[[ SUPPLIED INFORMATION, beginning ]]

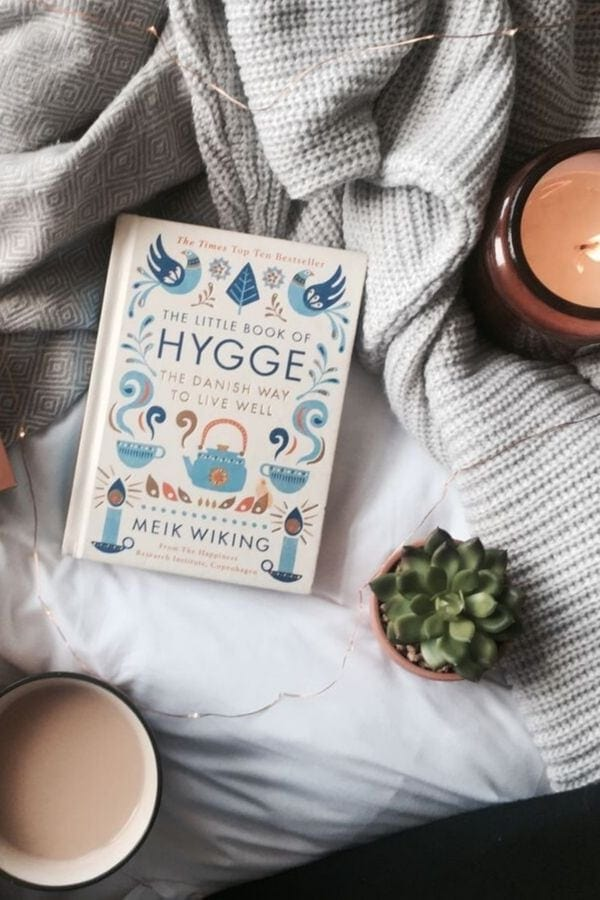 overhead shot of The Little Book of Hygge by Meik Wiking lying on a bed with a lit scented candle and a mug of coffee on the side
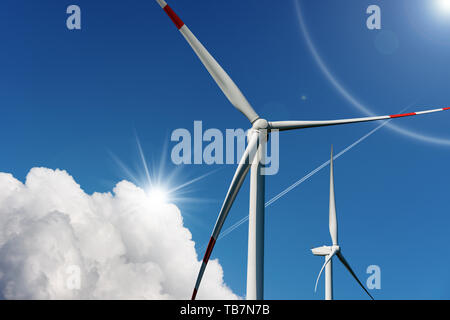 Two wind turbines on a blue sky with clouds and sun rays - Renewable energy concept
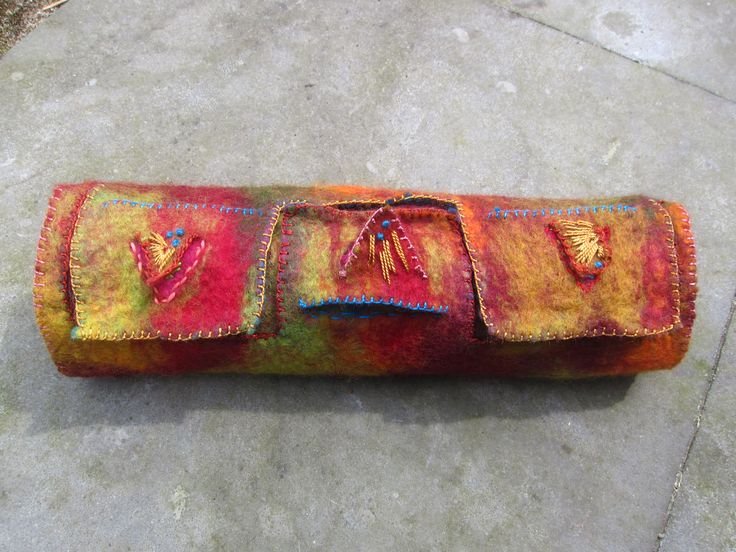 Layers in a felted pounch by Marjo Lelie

[[ SUPPLIED INFORMATION, end ]]

= PROBLEM REQUIREMENTS =
When you write out the data, keep every line exact and drop the pictures.

= SOLUTION TO THE EXERCISE =
 overhead shot of The Little Book of Hygge by Meik Wiking lying on a bed with a lit scented candle and a mug of coffee on the side
 Two wind turbines on a blue sky with clouds and sun rays - Renewable energy concept
 Layers in a felted pounch by Marjo Lelie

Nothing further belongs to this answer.